== SELECTION

Such was the case this past weekend when my best friend, Haley, stopped by to help me unpack my new house. Haley is a graduate student, pursuing a master’s in interpersonal communication, and is a much smarter version of myself.

We got to talking about what was on tap for Haley’s final semester and she told me about a workshop she’s creating for the graduate school on the topic of how using planners/calendars helps with time management. The girl has an affinity for pen-to-paper planners, and has created an organizational structure for her daily life through their use.

Naturally, I thought, “hey, sometimes I attempt to give people advice on time management and planning, let’s bounce some ideas off of each other.” Haley then gave me a rundown of the bullet points she’s planning on covering for her interactive workshop.

1) Take everything as it comes. As a new task pops up, put it down on your calendar (whether paper or electronic) so that you don’t forget to do it later.

2) With these tasks, schedule deadlines for yourself. It can be tough to be self-motivate and have tasks completed by your own assignment. However, putting them down in writing will help you stick to them.

Only work on something if you’re being productive. If you stop being productive, you should take a step back and work on something else for a while,” says Haley. “This is why my personal deadlines help because it makes me work harder but I still have my own time.”

3) Schedule out your week starting with events that you cannot change. Start by writing down your work schedule, then appointments, meetings, etc. Then schedule in tasks that have more flexibility in time.

4) After doing this, take all of these tasks and prioritize what must be completed first and assess how much time each task will take. Be sure to give yourself an appropriate amount of time for each task.

5) For bigger projects, considering breaking them down a bit. “For bigger projects I break it down into steps, normally using a concept map to understand the core aspects of my task and what needs to be accomplished within each of those to make it more digestible,” says Haley. “Once I have the pieces, I place the pieces into my weekly schedule of events I cannot change.”

All of the pieces of this puzzle come together to create a calendar that will help you juggle every aspect of your life and boost your productivity. By implementing these ideas in my own planning, it has definitely helped me to become more of a self-starter.

====
== RECORDS PROVIDED

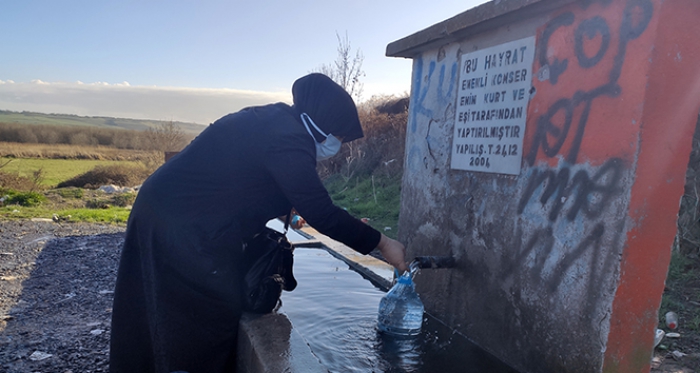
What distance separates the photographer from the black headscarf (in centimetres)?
229

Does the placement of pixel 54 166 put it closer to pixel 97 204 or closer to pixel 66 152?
pixel 66 152

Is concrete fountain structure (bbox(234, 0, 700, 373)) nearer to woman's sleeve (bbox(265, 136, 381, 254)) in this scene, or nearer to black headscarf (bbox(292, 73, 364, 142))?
woman's sleeve (bbox(265, 136, 381, 254))

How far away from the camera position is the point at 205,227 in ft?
7.47

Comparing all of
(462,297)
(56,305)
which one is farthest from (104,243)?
(462,297)

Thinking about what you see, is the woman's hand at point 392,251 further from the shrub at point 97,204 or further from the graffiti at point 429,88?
the shrub at point 97,204

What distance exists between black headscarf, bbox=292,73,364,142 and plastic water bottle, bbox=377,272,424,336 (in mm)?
1049

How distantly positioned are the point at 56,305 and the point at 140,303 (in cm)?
359

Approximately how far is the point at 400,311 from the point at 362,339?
287 mm

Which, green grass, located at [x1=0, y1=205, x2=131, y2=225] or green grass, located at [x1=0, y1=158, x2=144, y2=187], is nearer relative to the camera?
green grass, located at [x1=0, y1=205, x2=131, y2=225]

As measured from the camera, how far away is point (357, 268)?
440cm

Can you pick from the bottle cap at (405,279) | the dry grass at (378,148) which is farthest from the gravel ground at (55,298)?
the dry grass at (378,148)

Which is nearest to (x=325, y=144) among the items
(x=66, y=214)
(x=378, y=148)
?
(x=66, y=214)

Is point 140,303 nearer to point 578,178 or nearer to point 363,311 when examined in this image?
point 363,311

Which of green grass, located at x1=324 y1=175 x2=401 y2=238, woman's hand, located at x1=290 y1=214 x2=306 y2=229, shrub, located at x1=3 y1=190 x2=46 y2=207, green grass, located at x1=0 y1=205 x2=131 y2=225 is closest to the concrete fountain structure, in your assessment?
woman's hand, located at x1=290 y1=214 x2=306 y2=229
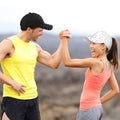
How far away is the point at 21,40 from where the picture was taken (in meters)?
3.32

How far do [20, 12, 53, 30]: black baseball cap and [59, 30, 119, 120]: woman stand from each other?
0.34 meters

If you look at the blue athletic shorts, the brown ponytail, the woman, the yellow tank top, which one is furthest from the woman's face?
the yellow tank top

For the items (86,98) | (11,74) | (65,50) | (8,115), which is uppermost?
(65,50)

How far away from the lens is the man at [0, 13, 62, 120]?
3.18 metres

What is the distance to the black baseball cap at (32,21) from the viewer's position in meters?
3.30

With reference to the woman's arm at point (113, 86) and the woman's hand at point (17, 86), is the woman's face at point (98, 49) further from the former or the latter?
the woman's hand at point (17, 86)

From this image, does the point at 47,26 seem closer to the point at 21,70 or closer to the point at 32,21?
the point at 32,21

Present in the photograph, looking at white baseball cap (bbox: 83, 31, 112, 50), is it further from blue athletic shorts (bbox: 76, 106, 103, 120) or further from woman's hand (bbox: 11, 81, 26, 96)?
woman's hand (bbox: 11, 81, 26, 96)

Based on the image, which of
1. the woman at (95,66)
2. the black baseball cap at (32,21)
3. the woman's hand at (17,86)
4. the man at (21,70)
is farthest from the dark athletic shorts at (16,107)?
the black baseball cap at (32,21)

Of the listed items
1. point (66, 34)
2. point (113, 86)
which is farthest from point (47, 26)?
point (113, 86)

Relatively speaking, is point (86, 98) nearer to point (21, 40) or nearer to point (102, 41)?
point (102, 41)

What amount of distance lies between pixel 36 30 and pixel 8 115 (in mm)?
991

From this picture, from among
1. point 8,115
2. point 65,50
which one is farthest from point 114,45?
point 8,115

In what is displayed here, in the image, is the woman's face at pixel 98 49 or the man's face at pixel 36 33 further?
the man's face at pixel 36 33
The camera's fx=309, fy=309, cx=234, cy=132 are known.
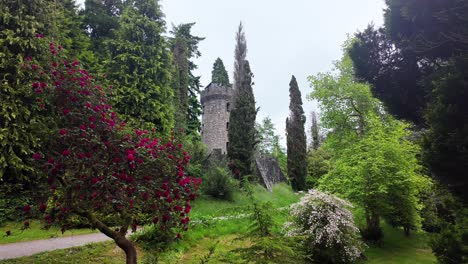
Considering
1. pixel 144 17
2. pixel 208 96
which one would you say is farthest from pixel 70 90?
pixel 208 96

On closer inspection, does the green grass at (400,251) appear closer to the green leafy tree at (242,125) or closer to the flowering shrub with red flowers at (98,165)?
the flowering shrub with red flowers at (98,165)

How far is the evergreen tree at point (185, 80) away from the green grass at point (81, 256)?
40.9ft

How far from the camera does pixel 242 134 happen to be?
20594 millimetres

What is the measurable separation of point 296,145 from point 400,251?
14882 millimetres

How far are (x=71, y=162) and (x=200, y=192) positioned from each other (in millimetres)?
11661

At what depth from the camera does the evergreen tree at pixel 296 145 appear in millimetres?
25984

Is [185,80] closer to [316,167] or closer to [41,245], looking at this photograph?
[316,167]

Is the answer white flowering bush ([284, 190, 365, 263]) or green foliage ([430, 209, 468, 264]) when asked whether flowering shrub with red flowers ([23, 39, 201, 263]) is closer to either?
white flowering bush ([284, 190, 365, 263])

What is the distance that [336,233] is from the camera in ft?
26.5

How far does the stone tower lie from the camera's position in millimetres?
32000

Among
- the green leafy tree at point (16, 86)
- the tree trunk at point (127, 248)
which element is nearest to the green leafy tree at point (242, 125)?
the green leafy tree at point (16, 86)

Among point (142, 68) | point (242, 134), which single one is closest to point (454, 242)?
point (142, 68)

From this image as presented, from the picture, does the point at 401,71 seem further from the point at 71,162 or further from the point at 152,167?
the point at 71,162

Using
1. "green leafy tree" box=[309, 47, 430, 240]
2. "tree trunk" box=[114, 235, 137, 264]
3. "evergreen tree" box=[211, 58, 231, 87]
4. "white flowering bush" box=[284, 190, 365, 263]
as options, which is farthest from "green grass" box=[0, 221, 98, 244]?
"evergreen tree" box=[211, 58, 231, 87]
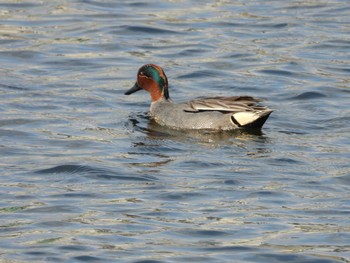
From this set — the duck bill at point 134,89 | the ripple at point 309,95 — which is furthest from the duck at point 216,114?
the ripple at point 309,95

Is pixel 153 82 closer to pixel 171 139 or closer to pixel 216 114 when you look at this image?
pixel 216 114

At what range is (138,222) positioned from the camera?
9305 mm

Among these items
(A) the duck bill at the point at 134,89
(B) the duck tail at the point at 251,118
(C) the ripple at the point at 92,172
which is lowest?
(C) the ripple at the point at 92,172

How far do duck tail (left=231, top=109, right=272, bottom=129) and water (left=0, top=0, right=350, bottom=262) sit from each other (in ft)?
0.53

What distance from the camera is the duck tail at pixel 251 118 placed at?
13.0 metres

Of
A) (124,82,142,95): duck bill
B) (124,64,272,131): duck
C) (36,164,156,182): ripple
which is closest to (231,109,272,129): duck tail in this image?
(124,64,272,131): duck

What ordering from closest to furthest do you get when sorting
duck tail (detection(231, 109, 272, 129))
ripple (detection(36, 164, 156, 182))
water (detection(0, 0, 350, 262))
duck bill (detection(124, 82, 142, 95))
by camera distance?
1. water (detection(0, 0, 350, 262))
2. ripple (detection(36, 164, 156, 182))
3. duck tail (detection(231, 109, 272, 129))
4. duck bill (detection(124, 82, 142, 95))

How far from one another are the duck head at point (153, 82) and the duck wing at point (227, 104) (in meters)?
0.83

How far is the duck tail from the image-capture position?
12953 mm

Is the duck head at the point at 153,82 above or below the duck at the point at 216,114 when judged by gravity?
above

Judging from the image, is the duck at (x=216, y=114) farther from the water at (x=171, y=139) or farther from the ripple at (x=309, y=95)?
the ripple at (x=309, y=95)

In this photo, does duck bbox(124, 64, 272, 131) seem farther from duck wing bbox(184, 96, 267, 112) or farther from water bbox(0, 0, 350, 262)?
water bbox(0, 0, 350, 262)

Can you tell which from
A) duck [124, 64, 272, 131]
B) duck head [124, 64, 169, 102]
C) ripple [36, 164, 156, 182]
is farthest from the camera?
duck head [124, 64, 169, 102]

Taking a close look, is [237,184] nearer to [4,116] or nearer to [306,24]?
[4,116]
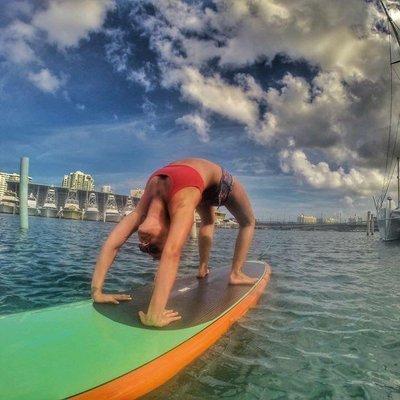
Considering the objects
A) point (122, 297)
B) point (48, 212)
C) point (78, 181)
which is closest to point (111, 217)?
point (48, 212)

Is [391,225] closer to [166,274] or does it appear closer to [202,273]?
[202,273]

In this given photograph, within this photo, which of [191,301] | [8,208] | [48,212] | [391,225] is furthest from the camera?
[48,212]

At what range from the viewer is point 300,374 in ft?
9.84

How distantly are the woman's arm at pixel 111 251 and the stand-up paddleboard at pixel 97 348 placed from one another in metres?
0.13

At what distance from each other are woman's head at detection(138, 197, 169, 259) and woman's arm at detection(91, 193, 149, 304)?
0.37 meters

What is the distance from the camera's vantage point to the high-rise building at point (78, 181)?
7495 inches

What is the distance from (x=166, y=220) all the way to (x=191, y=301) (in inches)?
47.0

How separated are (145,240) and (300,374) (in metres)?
1.93

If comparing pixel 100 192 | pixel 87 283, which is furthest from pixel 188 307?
pixel 100 192

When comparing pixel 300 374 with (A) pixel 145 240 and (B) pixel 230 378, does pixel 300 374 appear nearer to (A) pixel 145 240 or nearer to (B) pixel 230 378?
(B) pixel 230 378

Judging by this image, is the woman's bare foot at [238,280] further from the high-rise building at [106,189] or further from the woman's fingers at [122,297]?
the high-rise building at [106,189]

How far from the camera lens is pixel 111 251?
3.93 metres

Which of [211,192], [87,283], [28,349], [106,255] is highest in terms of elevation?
[211,192]

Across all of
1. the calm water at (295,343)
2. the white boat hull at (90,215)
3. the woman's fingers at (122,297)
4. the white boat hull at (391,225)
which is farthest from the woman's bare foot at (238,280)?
the white boat hull at (90,215)
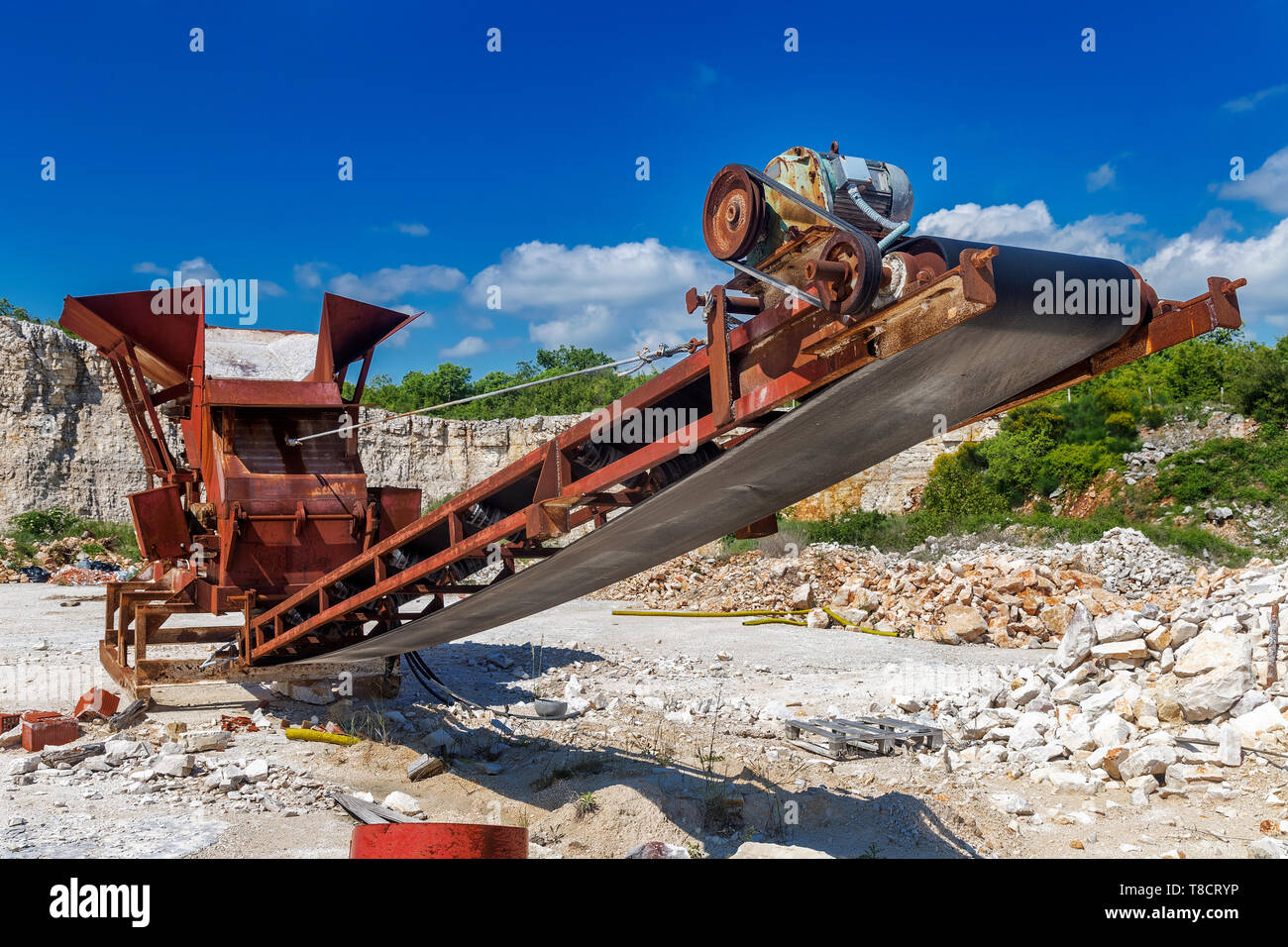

====

> _WHAT TO WORK ON_:
A) Rewrite the part of the planning text starting with "We got to talking" and going on through "through their use.", changing "workshop" to "seminar".
B) According to the planning text, what degree is Haley pursuing?
Rely only on the planning text for what follows, not on the entries.

> _EXPECTED RESULTS_:
A)
We got to talking about what was on tap for Haley’s final semester and she told me about a seminar she’s creating for the graduate school on the topic of how using planners/calendars helps with time management. The girl has an affinity for pen-to-paper planners, and has created an organizational structure for her daily life through their use.

B) A master's in interpersonal communication.